6. Increased Risk of Cancer
The kicker with a sedentary lifestyle is that even if you exercise regularly, it might not be enough to combat all those hours you spend sitting at work or in the car. A review in the Journal of the National Cancer Institute analyzed 43 studies, totaling about 4 million people, that dealt with people’s sitting behavior and their incidences of cancer.
Researchers found that adjusting for physical activity didn’t budge the link between a sedentary lifestyle and cancer. We spend so much time not moving that even those 30 minutes at the gym aren’t enough to counteract all those hours at our desks.
That’s not the only link between being sedentary and an increased risk of cancer. For instance, a meta-analysis relayed that “the results from this meta‐analysis suggest that sedentary behavior within the occupational domain was associated with a 15.5% increased risk of breast cancer. It is essential to reduce the sedentary time spent at work and to secure time for leisure‐time physical activity among sedentary workers as a primary preventive measure.”
Are you standing yet? The good news is that you can prevent the effects of a sedentary lifestyle, even if you do work in an office environment — and none of them include exercising more.
How to Not Be a Couch Potato and Get Moving
1. Set an Alarm
Use your smartphone for good, not evil. Set an alarm to remind you to get up and move, ideally about five to eight times throughout your workday.
Whether it’s simply getting up and stretching, working on your feet for 10 minutes, taking a walk around the office or going for a quick stroll outside, it’ll do your body good.
2. Have Walking Meetings
Keep your brain engaged and your legs moving by scheduling walking meetings with your team. If the weather and/or your co-workers aren’t cooperating, try heading outdoors solo the next time you need to brainstorm or be creative.

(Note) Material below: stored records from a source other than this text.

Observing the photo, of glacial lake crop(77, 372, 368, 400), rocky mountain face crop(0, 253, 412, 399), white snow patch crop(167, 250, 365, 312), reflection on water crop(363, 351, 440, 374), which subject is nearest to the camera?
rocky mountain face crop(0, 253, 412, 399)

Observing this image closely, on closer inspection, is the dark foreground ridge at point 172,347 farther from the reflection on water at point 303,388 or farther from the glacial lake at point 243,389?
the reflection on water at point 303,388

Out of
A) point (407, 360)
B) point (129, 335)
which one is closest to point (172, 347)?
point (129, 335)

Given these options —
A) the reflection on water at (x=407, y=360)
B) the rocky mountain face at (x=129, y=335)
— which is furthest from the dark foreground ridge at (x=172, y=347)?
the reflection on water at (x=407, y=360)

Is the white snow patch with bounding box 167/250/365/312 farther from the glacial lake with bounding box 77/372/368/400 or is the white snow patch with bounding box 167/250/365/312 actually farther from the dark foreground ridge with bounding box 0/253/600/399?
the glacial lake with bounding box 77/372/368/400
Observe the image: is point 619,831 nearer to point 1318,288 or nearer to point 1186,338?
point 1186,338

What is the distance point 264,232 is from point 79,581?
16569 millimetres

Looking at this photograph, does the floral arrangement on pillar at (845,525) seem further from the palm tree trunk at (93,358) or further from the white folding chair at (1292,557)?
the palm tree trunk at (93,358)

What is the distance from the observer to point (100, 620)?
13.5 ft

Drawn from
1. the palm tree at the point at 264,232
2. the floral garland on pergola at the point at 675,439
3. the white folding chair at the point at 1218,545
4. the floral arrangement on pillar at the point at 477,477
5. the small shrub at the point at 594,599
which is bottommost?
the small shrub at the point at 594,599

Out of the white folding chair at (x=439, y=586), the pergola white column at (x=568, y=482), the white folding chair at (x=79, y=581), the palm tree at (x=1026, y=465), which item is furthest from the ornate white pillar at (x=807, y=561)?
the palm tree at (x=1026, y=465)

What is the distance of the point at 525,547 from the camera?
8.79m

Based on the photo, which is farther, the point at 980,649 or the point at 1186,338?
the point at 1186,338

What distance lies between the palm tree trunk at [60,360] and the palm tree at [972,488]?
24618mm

Being up on your feet and not slumped in a chair can spark your creativity as your body sends blood to the brain. Plus, you can walk to lose weight at the same time!
3. Walk and Talk Instead of Sending Emails
How many emails do you send to co-workers a day? Cut back on the electronic clutter, and walk over to your colleagues’ desks to hammer out details instead. It’ll cut down on all the back-and-forth messages while keeping your body active.
Need more inspiration? Try these:
- Gossip on the phone while walking around the house instead of sitting on the couch.
- Pick up your lunch instead of ordering delivery.
- Do calisthenics instead of lounging while watching TV.
- Get up and dance the next time your favorite song is on the radio.
You might have to sit on your bum several hours a day, but you still can take stand and change your sedentary lifestyle.
- Americans spend more than 90 percent of their lifetimes indoors — and 70 percent of each day sitting.
- The World Health Organization estimates that a lack of physical activity is associated with 3.2 million deaths a year.
- A sedentary lifestyle increases the risk of heart disease and diabetes, reduces circulation, and leads to fuzzy thinking and loss of muscle and bone strength.
- You can combat a sedentary lifestyle by setting an alarm clock, having walking meetings, walking and talking instead of sending emails, walking around when you’re on phone as opposed to sitting, picking up your lunch instead of ordering delivery, doing calisthenics instead of lounging while watching TV, and getting up and dancing when your favorite song comes on, to name a few.